Furthermore, one of the major differences between the four groups mentioned (tao.ca, resist.ca, riseup.net, koumbit) is the status of the people doing the computer work. Indeed, in these four initiatives, some have paid employees, some do not, some have paid services, some have voluntary services and some encourage their users to make regular donations. In doing so, it is possible to see how the fit between political involvement and and work is articulated for members of these different organizations. How do the strategies of demarchandization manifest themselves in these groups? How does the meaning given to work in these different groups change at this time? Is a cooperative form such as Koumbit's, where workers are salaried and services are sold at market prices, necessarily less political than the voluntary involvement in services offered on a voluntary basis? Let us detail these three research questions.
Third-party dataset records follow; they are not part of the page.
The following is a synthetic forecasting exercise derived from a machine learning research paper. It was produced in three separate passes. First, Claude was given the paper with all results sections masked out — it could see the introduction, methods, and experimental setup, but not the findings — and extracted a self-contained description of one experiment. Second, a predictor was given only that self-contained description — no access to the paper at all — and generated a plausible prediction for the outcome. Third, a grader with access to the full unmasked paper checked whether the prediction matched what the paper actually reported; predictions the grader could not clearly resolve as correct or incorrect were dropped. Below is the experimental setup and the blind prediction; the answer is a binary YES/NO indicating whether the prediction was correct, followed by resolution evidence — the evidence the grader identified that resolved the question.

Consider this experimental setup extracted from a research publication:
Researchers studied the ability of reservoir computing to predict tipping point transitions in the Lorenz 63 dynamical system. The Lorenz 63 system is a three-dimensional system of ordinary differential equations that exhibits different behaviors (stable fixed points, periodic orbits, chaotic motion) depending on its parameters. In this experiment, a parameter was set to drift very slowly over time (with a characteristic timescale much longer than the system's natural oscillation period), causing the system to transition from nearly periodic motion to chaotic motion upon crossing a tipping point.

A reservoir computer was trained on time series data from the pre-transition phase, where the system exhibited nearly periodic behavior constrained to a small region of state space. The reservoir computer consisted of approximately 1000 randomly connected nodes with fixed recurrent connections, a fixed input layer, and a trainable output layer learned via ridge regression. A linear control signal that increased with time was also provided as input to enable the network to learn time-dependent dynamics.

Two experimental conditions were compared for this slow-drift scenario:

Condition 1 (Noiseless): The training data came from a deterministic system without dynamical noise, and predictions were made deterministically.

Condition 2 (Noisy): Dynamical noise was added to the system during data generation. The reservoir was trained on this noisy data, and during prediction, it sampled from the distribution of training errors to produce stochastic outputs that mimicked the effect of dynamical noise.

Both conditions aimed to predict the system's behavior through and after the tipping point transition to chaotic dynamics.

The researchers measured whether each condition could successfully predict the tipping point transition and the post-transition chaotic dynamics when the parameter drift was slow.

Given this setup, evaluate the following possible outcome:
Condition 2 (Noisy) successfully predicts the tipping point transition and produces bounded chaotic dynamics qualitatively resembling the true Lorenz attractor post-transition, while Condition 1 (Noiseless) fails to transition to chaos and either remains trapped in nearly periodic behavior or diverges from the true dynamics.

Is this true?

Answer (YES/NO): YES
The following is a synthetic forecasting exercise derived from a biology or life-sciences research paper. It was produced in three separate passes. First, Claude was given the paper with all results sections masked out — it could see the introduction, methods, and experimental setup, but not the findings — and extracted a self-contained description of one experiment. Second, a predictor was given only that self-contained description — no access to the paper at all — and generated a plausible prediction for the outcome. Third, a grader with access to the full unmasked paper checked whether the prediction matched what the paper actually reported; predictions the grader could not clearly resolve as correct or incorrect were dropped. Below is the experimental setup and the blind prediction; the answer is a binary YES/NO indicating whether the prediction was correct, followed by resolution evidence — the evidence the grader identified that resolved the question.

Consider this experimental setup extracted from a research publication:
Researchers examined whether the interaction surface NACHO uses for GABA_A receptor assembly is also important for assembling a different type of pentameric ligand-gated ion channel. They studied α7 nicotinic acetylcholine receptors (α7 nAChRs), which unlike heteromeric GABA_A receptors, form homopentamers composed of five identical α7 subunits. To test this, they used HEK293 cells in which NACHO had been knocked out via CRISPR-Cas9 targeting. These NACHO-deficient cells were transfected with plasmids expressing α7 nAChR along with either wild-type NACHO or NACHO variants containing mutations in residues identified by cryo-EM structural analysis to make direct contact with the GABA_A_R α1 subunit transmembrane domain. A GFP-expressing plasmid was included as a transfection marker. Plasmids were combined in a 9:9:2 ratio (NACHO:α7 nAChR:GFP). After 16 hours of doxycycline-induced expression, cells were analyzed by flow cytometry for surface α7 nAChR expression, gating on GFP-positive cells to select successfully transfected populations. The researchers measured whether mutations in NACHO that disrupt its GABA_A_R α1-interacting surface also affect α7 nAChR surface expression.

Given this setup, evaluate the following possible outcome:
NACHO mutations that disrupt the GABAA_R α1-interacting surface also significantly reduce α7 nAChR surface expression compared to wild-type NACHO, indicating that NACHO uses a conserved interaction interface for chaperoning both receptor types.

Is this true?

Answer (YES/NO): YES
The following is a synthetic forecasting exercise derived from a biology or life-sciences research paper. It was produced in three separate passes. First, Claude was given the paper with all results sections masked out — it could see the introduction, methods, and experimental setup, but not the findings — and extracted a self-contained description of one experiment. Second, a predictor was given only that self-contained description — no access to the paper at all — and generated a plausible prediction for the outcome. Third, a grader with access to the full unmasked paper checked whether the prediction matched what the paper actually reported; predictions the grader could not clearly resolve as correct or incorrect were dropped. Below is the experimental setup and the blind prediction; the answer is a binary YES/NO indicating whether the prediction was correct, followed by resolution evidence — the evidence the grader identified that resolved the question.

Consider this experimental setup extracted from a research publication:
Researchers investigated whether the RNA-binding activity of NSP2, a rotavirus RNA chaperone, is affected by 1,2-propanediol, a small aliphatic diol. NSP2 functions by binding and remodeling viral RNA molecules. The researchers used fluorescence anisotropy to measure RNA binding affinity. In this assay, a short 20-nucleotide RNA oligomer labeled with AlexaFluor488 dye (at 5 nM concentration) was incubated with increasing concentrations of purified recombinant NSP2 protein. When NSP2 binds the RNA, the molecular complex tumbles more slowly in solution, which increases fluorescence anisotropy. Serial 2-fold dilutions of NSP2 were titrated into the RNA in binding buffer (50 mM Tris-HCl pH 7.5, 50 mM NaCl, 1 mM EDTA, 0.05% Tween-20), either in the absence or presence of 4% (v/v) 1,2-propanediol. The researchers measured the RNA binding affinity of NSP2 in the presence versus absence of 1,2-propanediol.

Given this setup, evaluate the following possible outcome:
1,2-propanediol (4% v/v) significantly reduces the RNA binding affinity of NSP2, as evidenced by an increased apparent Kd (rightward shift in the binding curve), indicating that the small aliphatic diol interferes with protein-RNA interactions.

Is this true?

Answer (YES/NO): NO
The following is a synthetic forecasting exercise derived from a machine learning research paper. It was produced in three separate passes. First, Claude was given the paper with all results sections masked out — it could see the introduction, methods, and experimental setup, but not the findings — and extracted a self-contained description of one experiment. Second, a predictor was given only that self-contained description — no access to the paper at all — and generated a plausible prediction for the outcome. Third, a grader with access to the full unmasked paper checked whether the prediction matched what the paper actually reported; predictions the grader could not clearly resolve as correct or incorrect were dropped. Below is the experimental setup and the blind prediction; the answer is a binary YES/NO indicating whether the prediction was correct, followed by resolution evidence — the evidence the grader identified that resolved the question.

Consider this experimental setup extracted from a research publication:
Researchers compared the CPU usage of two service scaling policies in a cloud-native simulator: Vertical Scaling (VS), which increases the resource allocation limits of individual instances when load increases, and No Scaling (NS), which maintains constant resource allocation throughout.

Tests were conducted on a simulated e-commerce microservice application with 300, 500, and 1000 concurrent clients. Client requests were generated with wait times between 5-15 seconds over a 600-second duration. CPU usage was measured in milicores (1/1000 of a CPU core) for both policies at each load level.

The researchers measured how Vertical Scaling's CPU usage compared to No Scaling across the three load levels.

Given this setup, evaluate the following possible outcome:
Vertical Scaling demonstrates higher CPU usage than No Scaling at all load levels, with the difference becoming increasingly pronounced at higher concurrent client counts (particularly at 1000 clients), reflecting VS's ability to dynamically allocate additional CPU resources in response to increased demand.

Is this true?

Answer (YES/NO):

In the case of these various organizations, it is important to see that the meaning of the practices, of free software, of providing free or at least decommercialized services remains central to the motivation of workers, who come to set up services in order to be able to get out of the traditional commercial circuits. However, there are several contradictions in these practices. Is the establishment of low-cost services for left organizations the best way to ensure that left individuals, groups and organizations retain control over their data? How does the competition of one free commercial product with another free product, or even in some cases, with a paid product, occur? How do we explain the continued existence of these organizations despite the decline of progressive information networks?

The work and practices of software development carried out by the workers of these collectives are seen both as a construction of a new and better world and as a collective defense against the appropriation of data by capitalist corporations. How does this vision of practice justify difficult working conditions? How does the interconnection of everyday life with these services lead to more work?

Looking at the spectrum of practices of reappropriating technology infrastructures, it is possible to see variations in the remuneration strategies used, from "classic" volunteer activism to paid work, frequently seen as apolitical. It is also possible to see a spectrum in monetization strategies, from free service to pay-per-use. Are these strategies in any way related to workers' political engagement? What is the vision of political struggle during this period from the perspective of these workers?